On trouve pourtant dans le texte une manière de scander, de couper et d’ajointer en prise directe avec le cinéma d’aujourd’hui (on pense, en lisant Salle d’embarquement, à Hou Hsiao-Hsien, à Godard cité en exergue, à Demonlover d’Assayas, à Miguel Gomes entre autres), ainsi que l’étaient déjà DQ/HK (paru aux éditions de L’Attente en 2013) et les vidéopoèmes réunis dans Ceci n’est pas une légende ipe pe ce (Incidences).

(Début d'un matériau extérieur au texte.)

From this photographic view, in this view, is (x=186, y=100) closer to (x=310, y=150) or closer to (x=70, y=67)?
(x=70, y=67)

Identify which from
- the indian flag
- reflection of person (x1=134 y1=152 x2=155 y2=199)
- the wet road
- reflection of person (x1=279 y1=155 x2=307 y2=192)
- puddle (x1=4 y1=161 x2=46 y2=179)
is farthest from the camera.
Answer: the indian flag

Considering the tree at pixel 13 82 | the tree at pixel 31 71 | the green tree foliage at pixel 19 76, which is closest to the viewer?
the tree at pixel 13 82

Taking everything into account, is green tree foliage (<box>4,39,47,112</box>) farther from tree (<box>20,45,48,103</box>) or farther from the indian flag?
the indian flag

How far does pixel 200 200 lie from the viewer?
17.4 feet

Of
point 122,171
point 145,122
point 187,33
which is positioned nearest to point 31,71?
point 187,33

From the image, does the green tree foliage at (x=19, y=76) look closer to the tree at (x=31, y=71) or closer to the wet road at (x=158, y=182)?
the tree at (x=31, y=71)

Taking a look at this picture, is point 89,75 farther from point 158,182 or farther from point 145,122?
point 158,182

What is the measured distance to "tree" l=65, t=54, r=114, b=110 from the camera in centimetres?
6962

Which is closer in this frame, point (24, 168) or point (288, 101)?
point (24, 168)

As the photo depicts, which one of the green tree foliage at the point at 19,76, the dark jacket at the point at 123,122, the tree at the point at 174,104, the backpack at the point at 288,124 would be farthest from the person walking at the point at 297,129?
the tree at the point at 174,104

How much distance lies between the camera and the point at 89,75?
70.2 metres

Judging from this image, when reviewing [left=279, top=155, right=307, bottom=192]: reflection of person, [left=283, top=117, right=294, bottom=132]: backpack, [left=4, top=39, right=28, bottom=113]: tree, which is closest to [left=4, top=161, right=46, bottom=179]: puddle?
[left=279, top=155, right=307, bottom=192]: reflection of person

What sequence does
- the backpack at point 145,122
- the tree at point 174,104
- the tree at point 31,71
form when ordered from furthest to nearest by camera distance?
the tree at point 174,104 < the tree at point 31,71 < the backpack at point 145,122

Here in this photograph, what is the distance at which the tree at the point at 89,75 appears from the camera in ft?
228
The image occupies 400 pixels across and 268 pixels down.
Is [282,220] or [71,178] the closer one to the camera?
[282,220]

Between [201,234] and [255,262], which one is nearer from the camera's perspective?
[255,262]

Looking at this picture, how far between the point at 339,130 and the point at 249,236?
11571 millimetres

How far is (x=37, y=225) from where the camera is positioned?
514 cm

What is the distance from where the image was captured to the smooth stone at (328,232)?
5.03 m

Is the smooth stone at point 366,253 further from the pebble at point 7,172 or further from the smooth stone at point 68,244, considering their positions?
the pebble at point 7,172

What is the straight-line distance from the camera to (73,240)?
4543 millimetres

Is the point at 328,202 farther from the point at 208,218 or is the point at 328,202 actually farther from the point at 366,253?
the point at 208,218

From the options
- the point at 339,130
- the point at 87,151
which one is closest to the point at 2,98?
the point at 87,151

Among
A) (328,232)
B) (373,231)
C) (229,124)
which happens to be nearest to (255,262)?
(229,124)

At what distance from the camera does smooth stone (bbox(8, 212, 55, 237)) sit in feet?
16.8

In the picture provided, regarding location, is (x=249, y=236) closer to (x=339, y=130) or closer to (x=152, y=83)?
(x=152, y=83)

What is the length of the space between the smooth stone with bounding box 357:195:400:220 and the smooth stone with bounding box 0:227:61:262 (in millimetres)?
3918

Pour faire entrer du cinéma dans sa prose, Jérôme Game se plaît à disjoindre des segments de phrase qui, en réalité, s’ajustent par-delà un élément qui a comme fait irruption au milieu du texte ; ou bien il rapproche dans le mouvement de sa phrase des objets étrangers l’un à l’autre ; ou bien encore, il retranche à la phrase de manière à obtenir des effets de coupe dans une syntaxe par ailleurs régulière. Régulièrement, un même mot fait office de pivot à l’intérieur d’une phrase et y occupe deux fonctions distinctes (objet et sujet par exemple), comme ici : « On voit les nœuds d’autoroute à travers la météo est idéale, les voitures bougent à présent sous le halo des lampadaires. Quelques mètres encore et ça touche la piste est allumée, tout vibre immédiatement, les aérofreins se lèvent, on reçoit le grondement de l’inversion de poussée, ça décélère, l’avion freine, a ralenti soudain, mouline plus calmement dies and gentlemen, welcome to Tokyo-Narita Airport where the local time is 11.08 pm. We’ll be taxiing for just a few minutes and ask that you remain seated with your sealtbelt securitely fa la loupiote rouge sur l’aileron. On tourne sur la droite. Dernier virage. » Cette manière de tordre la phrase aux limites de la correction syntaxique nous arrache à une lecture linéaire pour nous proposer un rapport réticulaire au texte : aussi le poème pousse-t-il comme un rhizome au milieu du récit et nous restitue l’expérience du monde fondamentalement ramifiée et plurilingue que fait Benjamin C. De sorte qu’à la fin la langue qui s’élabore au fil de Salle d’embarquement nous délie d’avec les récits comme les images photographiques ont délié Benjamin C. des images du monde.